Reporter: Zach Oliveri Writer: Drew Hill
Published: Updated:
unruly passengers
Credit: WINK News

More attacks are being provoked by fits of rage. Just in the past three months, WINK News has told you about four road rage attacks in Southwest Florida. From drivers firing bullets on the road to boaters pointing guns at others on the water.

These tantrums aren’t just happening in Southwest Florida, they are also happening in stadiums and on flights.

Doctors are saying that the pandemic is taking a toll on people at different times and to varying degrees. Getting back to normal now has some people not feeling excitement but, instead, angry.

From fists of flights to fans in stands taunting players, is pent-up anger pouring out after months of isolation?

Alise Bartley is FGCU’s Community Counseling Center Director. “We’re tired of having our rights taken away from us.

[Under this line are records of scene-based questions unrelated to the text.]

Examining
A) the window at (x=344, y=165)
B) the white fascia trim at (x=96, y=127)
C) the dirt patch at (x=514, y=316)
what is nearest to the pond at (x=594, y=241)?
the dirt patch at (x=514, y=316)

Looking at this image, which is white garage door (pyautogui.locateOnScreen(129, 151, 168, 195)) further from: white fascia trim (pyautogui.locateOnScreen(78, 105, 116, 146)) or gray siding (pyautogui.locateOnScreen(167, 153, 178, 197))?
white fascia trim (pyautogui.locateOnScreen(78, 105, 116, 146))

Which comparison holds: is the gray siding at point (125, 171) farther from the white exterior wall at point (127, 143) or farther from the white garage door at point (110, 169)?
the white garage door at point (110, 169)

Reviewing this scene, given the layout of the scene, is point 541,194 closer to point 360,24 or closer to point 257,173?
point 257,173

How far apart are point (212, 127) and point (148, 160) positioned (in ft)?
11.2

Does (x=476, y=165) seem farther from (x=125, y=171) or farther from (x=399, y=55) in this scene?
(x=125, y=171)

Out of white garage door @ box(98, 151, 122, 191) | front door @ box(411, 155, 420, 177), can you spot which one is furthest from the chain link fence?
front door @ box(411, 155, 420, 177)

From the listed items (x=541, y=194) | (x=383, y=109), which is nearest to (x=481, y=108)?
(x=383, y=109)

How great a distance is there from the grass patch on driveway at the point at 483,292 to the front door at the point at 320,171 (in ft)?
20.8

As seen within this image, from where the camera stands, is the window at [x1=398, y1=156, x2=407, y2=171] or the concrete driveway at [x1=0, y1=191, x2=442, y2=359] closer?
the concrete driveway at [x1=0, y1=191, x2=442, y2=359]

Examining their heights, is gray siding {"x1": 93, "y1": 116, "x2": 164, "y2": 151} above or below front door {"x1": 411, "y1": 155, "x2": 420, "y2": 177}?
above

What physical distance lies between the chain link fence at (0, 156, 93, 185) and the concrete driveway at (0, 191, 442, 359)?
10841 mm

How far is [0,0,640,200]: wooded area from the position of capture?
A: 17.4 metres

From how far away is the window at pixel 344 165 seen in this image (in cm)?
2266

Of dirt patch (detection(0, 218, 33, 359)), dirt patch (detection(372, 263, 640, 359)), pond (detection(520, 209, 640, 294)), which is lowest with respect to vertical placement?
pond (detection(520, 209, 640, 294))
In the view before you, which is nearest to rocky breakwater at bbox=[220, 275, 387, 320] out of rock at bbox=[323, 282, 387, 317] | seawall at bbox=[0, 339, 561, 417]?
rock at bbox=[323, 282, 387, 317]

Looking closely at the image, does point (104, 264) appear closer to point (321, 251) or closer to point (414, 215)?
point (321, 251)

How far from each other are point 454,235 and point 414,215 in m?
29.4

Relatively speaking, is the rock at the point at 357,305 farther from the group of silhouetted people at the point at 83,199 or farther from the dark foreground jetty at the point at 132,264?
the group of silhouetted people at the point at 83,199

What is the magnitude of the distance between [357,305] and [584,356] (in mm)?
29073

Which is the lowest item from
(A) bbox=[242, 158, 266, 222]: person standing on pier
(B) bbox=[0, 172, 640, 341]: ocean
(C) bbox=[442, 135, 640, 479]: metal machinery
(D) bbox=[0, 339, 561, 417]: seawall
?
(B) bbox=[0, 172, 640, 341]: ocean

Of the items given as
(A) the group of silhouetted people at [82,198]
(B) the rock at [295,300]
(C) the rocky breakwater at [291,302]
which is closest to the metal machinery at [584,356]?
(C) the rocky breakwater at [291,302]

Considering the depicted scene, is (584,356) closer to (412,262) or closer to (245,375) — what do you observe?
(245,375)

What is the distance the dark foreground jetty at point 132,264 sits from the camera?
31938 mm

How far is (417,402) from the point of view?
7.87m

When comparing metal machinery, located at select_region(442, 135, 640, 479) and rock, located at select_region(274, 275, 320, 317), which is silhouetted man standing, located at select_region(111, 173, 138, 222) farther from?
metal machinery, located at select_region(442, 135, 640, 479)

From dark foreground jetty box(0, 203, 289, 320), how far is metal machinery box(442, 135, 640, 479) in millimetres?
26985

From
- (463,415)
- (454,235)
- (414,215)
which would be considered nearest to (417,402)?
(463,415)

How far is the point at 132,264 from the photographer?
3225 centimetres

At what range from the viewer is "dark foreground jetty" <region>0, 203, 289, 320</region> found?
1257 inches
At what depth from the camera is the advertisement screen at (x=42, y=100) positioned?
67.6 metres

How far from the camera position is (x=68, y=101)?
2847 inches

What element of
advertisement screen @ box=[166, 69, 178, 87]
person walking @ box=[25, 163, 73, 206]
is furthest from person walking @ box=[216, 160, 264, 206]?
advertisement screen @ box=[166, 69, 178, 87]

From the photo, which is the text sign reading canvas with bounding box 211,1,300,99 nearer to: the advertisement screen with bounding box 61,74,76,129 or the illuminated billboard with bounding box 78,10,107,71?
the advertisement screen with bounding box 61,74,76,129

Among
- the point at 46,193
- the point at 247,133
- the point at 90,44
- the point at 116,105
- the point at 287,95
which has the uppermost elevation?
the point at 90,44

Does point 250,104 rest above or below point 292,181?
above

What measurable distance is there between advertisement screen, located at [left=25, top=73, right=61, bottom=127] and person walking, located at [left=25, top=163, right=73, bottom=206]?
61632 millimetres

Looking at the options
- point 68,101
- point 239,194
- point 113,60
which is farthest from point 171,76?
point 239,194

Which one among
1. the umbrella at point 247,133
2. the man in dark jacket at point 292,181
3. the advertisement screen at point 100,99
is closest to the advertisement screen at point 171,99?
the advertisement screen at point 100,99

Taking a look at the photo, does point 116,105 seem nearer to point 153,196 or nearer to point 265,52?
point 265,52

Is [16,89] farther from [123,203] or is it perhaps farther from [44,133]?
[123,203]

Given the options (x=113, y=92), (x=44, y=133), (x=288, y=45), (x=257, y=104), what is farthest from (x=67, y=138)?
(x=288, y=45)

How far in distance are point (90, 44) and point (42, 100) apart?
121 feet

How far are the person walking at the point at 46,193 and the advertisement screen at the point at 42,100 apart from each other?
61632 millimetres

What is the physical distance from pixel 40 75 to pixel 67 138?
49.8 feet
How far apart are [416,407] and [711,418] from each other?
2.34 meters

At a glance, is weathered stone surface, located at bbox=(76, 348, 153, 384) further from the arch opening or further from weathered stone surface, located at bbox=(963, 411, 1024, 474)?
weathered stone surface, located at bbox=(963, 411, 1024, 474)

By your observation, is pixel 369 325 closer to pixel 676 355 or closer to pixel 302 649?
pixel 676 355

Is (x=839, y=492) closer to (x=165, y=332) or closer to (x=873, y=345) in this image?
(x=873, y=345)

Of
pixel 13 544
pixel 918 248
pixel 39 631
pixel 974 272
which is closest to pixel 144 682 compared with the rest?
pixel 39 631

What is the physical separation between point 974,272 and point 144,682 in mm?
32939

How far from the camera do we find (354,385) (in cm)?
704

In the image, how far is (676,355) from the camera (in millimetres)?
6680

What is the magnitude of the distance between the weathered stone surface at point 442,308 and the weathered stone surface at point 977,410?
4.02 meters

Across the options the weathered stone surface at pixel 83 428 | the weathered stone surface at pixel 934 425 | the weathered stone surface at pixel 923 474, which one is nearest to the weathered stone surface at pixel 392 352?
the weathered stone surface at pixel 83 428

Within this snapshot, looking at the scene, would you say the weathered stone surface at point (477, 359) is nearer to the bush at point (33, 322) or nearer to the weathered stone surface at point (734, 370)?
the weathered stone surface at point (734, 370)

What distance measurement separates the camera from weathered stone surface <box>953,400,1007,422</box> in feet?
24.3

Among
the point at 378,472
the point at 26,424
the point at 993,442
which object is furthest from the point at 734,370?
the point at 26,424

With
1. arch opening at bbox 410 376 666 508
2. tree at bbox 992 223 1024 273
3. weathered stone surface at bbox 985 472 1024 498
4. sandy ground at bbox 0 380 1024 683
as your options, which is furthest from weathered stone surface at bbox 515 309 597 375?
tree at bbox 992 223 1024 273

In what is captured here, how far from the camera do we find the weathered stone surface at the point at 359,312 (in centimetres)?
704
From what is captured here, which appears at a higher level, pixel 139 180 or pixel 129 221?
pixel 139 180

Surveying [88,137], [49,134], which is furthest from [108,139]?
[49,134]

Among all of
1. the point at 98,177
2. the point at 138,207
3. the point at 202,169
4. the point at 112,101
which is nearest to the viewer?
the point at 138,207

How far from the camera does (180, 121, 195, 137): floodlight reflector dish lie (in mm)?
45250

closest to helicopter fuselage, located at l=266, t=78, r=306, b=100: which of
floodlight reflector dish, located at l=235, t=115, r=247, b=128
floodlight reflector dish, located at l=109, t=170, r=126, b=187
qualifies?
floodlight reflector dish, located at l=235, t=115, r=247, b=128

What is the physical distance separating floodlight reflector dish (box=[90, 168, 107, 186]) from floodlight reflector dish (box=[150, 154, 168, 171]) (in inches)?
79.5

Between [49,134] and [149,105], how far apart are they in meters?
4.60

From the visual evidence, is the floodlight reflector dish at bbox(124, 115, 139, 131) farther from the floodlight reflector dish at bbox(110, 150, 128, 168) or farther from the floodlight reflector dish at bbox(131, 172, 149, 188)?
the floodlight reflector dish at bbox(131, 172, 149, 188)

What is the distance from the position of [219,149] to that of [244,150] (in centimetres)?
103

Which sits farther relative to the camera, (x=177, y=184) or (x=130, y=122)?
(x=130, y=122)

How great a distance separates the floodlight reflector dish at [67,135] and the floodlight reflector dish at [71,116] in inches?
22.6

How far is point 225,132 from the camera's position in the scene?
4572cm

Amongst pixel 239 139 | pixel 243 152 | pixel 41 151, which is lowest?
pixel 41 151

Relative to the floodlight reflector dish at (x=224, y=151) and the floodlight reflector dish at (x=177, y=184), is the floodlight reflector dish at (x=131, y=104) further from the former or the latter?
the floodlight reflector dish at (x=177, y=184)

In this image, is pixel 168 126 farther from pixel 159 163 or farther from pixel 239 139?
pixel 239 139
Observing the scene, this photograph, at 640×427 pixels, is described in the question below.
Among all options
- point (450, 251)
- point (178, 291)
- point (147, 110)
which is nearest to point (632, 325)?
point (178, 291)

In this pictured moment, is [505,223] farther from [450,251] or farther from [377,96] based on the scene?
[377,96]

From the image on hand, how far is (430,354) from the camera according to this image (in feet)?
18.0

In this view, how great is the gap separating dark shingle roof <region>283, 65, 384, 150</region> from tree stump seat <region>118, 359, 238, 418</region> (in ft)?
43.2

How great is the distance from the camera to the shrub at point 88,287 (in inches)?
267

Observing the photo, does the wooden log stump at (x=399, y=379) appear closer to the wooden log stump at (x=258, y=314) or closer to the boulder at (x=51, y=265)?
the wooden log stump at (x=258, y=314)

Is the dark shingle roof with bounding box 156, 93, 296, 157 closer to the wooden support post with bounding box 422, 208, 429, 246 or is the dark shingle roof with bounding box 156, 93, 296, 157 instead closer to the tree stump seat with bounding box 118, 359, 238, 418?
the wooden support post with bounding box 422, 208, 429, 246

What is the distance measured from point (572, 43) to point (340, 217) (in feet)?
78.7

So, we are going to maybe put ourselves in situations where we’re not thinking about the bigger picture and how our behavior can impact the lives of others,” Bartley said.

Bartley says some people are overwhelmed by the constant “do this” and “don’t do that” that we’ve dealt with in the past year.

The FAA has 2,500 reports of bad passenger behavior. Of those, 1,900 were people being angry about having to wear a mask.

“A lot of us are just done. We’re tired we’re exhausted and this is where I just ask people to take a step back. Take a breath,” Bartley said.

After a season in the bubble, NBA fans are back. But some of those are not in a good way. From spitting on a player in New York to running on the floor in Washington to throwing a water bottle in Boston. The man in Boston could face 10 years in prison.

“It’s almost like a balloon and you’re filling it up with water and it stretches and stretches and stretches and we think oh we can just let the water out,” Bartley said. “Well unfortunately the balloons are popping. So they’re exhibiting behavior that they maybe wouldn’t exhibit during regular times.”

Each of those cities saw people going through long stay-at-home orders. Here in Southwest Florida, we did not.

Bartley says this is an interesting hypothesis that needs to be explored fully.